SŁOWACKIE PEREŁKI
Patrząc na zabytkową starówkę otoczoną kolorowymi kamieniczkami, która w promieniach słońca sprawia wrażenie bajkowego miasteczka, zrozumiałam dlaczego Bardejów (słow. Bardejov) uważany jest za perłę wschodniej Słowacji.
Udałam się więc na spacer po historycznych zakątkach liczącego ponad 30 tys. mieszkańców miasta, położonego ok. 20 km od granicy z Polską w północno-wschodniej części kraju. Miasto to jest jednym z najstarszych i najpiękniejszych miast na Słowacji. W 1986 roku otrzymało prestiżowe europejskie wyróżnienie Fundacji ICOMOS, a w 2000 roku wpisano je na Listę światowego dziedzictwa UNESCO.
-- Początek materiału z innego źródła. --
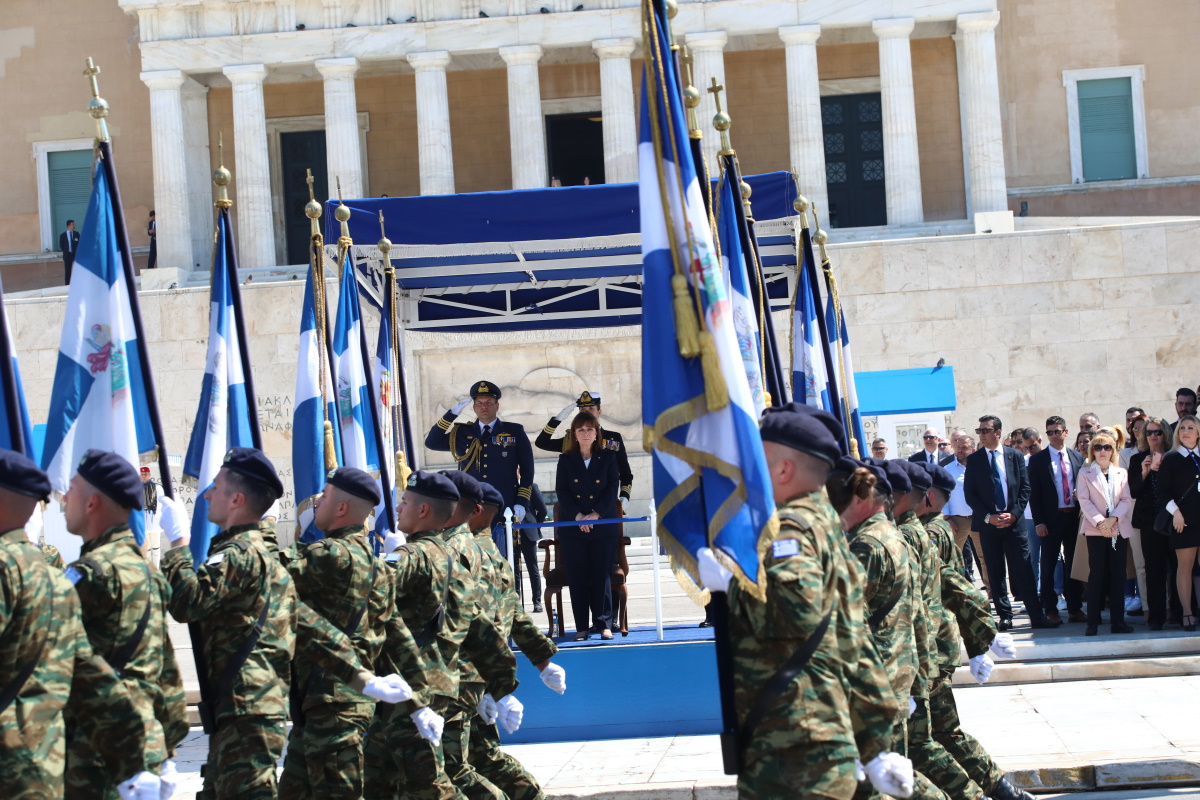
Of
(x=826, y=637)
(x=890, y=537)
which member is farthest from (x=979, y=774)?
(x=826, y=637)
Od razu zwróciłam uwagę na piękne gotyckie domy mieszczańskie, otaczające prostokątny rynek, które wraz z miejskimi murami obronnymi tworzą bezcenne historyczne centrum. Warto wspomnieć, iż kompletny system fortyfikacyjny Bardejowa jest jednym z najlepiej zachowanych średniowiecznych systemów obronnych na Słowacji.
Przyglądając się dominującej nad starówką monumentalnej rzymskokatolickiej gotyckiej bazylice o trzech nawach pw. św. Idziego, która w swym wnętrzu mieści 11 bezcennych późnogotyckich ołtarzy skrzydłowych z XV i XVI wieku, pomyślałam, że już teraz wiem, dlaczego Bardejów nazywany jest najbardziej gotyckim miastem Słowacji.
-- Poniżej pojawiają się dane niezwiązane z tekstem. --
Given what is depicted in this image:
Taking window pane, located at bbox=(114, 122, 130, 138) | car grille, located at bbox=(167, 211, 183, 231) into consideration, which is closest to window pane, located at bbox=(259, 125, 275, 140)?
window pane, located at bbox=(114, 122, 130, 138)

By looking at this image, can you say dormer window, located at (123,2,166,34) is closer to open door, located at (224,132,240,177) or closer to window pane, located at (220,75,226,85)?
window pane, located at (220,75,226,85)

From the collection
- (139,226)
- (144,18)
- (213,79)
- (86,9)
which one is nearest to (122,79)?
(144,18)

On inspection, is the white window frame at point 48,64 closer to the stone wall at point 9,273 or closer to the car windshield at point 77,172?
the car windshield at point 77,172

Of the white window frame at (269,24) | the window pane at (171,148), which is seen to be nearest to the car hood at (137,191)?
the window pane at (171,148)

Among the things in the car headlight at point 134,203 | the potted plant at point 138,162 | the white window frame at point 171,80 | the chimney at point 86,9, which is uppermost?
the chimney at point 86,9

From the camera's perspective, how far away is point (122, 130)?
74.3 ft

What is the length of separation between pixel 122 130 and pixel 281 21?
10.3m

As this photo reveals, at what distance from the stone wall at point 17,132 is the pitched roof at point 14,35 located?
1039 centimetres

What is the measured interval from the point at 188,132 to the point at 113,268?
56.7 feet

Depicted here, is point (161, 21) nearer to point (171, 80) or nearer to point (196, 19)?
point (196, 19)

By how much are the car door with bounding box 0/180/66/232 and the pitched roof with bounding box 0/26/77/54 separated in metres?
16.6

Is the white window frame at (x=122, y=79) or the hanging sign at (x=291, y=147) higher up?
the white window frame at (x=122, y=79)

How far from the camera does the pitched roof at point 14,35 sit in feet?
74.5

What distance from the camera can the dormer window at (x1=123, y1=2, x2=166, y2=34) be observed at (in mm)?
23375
Wizytówką rynku oraz kolejną ważną budowlą miasta jest stojący w samym jego środku dawny ratusz, wybudowany w latach 1505-1509, łączący w sobie elementy architektury późnogotyckiej i wczesnego renesansu. Ratusz przez ponad 400 lat był siedzibą samorządu miejskiego i centrum życia handlowego. Obecnie znajduje się w nim Muzeum Historii Bardejowa.
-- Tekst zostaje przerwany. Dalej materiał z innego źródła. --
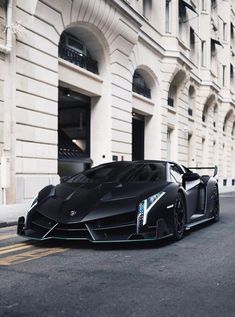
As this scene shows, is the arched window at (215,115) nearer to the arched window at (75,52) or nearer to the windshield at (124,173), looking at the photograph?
the arched window at (75,52)

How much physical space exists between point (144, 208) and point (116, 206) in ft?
1.21

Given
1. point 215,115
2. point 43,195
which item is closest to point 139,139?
point 215,115

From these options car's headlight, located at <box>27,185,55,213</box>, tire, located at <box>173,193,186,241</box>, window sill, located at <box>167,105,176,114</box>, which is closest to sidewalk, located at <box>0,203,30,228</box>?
car's headlight, located at <box>27,185,55,213</box>

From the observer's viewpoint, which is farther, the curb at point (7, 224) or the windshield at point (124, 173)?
the curb at point (7, 224)

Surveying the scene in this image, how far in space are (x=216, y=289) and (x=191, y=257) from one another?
152 cm

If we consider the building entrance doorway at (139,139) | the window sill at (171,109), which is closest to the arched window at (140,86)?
the building entrance doorway at (139,139)

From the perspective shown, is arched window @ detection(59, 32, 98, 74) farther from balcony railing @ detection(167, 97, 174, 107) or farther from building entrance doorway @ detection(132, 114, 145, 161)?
balcony railing @ detection(167, 97, 174, 107)

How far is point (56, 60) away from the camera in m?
15.8

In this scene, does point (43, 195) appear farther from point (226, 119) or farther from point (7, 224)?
point (226, 119)

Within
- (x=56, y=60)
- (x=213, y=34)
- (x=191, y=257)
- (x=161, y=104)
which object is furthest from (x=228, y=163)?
(x=191, y=257)

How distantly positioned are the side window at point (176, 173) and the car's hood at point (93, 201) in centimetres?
60

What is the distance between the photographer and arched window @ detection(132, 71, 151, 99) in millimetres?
23672

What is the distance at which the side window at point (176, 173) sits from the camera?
739 centimetres

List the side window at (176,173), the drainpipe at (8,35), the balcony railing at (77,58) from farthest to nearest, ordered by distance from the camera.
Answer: the balcony railing at (77,58)
the drainpipe at (8,35)
the side window at (176,173)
Po zapoznaniu się z ekspozycją dowiedziałam się, iż okolice miasta zamieszkane były już w neolicie. W XI wieku istniała tu słowiańska osada, która do połowy XIII wieku znajdowała się we władaniu Polski. Później obszar ten został włączony do Królestwa Węgier. O osadzie Bardouev wspomina się już w 1241 roku w Latopisie Ipatijewskim. Na przełomie XIII i XIV wieku osiedlili się tu niemieccy osadnicy ze Śląska, a miasto szybko zaczęło się rozwijać.
Dzięki rzemiosłu, handlowi, licznym manufakturom i królewskim przywilejom oraz strategicznemu położeniu przy głównym szlaku handlowym wiodącym do Polski i na Ruś, Bardejów stał się jednym z największych i najbogatszych miast Królestwa Węgierskiego. W 1376 roku decyzją króla Ludwika I mianowano go wolnym miastem królewskim. Rozkwitło płóciennictwo, którego unikalna produkcja była ewenementem w ówczesnej Europie, garncarstwo, browarnictwo, a także sprzedaż win tokajskich do Polski.
Przyglądając się zabytkom, takim jak kościół św. Jana Chrzciciela z klasztorem franciszkanów, kościół ewangelicki św. Cyryla i Metodego czy stara synagoga, rozmyślałam, jakie szczęście miało miasto, że nie zniszczyły go liczne konflikty zbrojne czy najazdy husytów, Turków. Spacerując po starówce, zwróciłam uwagę na turystów, chętnie fotografujących się przy pomniku kata, który – jak głosi legenda – strzeże miasta i wymierza sprawiedliwość.
Prawdziwym jednak skarbem Bardejowa jest słynne uzdrowisko Bardejów-Zdrój (Bardejovské kúpele) z cenionymi w Europie leczniczymi źródłami mineralnymi. Uzdrowisko w przeszłości odwiedziła austriacka cesarzowa Sisi, a także druga żona Napoleona Bonapartego księżniczka Maria Ludwika oraz car rosyjski Aleksander I.
Bardejów to zachwycające miasto o bogatej kulturze, wspaniałej architekturze i niepowtarzalnym klimacie. Jak mówił prezydent miasta Boris Hanuščak „Spacer po historycznym Bardejowie jest jak przeglądanie pięknego albumu, którego mieszkańcy piszą dalsze stronice.”